**** TASK INPUT

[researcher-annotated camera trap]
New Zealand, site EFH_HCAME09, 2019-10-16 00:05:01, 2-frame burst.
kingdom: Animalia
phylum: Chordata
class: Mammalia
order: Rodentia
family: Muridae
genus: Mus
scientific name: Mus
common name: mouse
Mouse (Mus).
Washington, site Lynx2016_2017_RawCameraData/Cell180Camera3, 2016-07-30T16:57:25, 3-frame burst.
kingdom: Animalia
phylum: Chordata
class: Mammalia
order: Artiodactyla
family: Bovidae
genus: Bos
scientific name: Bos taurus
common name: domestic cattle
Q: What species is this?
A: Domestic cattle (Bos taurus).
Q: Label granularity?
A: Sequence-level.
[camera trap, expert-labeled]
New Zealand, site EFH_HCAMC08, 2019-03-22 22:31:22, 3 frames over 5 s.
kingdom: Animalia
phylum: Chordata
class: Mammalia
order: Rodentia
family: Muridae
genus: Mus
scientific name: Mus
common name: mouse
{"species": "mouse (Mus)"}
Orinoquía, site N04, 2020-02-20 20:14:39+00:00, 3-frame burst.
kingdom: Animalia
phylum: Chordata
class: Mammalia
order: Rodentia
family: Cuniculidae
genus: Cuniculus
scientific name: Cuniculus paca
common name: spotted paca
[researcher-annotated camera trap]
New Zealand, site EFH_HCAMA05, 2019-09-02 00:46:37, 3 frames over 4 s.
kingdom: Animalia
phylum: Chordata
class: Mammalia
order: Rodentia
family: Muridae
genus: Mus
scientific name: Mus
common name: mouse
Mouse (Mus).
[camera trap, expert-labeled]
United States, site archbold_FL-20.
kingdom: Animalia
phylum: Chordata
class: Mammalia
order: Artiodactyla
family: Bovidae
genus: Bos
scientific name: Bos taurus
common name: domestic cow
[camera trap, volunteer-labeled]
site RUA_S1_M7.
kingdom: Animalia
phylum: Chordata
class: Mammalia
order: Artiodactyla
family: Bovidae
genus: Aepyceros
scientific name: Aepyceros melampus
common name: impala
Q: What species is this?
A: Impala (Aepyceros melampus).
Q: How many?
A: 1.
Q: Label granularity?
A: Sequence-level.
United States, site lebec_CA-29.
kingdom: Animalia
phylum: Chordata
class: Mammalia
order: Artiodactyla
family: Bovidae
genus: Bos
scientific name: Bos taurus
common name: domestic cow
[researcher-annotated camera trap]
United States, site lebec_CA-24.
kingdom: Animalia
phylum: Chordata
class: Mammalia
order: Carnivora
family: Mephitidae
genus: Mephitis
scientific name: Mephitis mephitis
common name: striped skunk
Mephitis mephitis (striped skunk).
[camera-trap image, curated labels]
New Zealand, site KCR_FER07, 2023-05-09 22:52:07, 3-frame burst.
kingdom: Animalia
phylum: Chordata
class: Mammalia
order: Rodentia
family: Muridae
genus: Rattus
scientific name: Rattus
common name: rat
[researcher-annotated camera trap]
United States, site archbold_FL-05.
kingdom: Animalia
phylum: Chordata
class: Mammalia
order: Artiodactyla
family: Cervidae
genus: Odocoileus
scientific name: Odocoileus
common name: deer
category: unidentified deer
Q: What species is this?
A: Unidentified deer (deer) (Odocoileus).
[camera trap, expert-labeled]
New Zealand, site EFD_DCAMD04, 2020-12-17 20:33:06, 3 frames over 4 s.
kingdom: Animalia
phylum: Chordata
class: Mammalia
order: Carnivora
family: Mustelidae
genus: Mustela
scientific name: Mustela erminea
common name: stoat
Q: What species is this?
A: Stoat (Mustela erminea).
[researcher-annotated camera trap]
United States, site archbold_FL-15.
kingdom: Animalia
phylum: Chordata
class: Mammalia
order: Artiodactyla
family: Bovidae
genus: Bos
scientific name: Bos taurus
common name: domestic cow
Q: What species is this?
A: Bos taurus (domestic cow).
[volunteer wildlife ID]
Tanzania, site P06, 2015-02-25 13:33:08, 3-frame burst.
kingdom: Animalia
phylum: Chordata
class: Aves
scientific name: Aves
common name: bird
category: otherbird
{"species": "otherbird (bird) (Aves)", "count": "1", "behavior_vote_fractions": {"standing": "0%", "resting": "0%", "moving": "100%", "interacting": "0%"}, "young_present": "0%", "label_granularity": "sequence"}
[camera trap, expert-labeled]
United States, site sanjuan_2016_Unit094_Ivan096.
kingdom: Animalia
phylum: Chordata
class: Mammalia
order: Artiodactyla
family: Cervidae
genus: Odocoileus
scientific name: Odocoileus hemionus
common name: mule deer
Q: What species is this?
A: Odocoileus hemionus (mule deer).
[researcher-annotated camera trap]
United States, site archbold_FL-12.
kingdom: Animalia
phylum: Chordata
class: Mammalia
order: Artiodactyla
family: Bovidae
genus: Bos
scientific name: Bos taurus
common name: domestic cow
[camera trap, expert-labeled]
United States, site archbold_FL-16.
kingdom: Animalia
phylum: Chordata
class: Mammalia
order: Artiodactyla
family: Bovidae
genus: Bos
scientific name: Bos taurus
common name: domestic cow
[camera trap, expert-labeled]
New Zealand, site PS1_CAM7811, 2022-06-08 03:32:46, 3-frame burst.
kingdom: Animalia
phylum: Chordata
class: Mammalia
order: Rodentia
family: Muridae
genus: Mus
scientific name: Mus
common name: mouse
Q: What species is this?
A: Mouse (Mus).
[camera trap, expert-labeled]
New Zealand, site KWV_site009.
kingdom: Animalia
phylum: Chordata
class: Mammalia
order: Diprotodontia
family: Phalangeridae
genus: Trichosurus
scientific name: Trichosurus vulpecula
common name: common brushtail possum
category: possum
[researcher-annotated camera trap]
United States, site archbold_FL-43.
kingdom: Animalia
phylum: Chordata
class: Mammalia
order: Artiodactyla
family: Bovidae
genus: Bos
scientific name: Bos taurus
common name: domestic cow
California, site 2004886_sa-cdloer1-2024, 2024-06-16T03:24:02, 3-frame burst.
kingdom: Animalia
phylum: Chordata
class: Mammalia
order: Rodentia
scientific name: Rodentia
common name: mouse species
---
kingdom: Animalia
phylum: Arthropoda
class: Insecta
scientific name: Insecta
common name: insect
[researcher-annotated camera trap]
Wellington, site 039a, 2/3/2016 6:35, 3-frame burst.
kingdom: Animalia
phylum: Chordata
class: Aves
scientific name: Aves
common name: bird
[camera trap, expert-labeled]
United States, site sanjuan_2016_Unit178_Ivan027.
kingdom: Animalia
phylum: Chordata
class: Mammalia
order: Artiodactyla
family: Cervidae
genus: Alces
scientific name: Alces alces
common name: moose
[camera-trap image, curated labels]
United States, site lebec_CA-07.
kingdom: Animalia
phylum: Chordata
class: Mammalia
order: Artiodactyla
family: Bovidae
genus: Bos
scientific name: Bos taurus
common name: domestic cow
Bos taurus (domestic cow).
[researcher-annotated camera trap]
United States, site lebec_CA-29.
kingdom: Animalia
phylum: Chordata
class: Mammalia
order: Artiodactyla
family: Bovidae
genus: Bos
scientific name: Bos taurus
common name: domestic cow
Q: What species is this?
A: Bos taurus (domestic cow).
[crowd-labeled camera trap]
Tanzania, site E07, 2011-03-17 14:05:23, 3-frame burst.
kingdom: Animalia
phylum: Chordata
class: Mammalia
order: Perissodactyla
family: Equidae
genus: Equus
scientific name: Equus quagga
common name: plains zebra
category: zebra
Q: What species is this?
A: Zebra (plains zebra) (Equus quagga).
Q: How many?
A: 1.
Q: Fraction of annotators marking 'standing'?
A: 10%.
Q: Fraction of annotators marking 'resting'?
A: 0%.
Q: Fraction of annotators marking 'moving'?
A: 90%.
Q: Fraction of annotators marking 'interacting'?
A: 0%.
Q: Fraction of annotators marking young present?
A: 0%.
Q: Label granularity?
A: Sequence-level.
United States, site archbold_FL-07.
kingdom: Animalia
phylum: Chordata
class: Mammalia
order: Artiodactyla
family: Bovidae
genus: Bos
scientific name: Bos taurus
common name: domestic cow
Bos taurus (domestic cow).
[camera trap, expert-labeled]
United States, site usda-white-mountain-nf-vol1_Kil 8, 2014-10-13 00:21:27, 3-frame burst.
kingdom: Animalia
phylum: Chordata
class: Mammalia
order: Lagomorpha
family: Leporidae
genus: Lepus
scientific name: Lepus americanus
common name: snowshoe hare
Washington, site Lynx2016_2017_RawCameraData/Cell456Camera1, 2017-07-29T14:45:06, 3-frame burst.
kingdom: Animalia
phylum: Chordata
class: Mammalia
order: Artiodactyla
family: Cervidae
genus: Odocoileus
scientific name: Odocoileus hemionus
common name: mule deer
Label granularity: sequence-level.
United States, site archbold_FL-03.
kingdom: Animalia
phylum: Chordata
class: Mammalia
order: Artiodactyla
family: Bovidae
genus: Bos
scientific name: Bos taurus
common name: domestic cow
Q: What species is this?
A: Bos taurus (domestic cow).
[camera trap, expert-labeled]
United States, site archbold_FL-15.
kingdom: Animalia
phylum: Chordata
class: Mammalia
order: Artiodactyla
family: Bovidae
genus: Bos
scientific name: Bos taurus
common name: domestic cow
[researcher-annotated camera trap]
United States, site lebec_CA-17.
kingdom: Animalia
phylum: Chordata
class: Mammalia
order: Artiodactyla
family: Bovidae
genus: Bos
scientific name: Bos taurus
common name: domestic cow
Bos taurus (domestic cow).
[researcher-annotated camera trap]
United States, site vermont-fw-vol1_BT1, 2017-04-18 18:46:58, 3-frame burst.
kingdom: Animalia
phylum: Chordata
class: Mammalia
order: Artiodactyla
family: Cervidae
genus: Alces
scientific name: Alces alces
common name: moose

********

# WORK ORDER:
Note every line of the entries in which "over" appears, and copy it down.

# RESULT FOR THIS TASK:
New Zealand, site EFH_HCAMC08, 2019-03-22 22:31:22, 3 frames over 5 s.
New Zealand, site EFH_HCAMA05, 2019-09-02 00:46:37, 3 frames over 4 s.
New Zealand, site EFD_DCAMD04, 2020-12-17 20:33:06, 3 frames over 4 s.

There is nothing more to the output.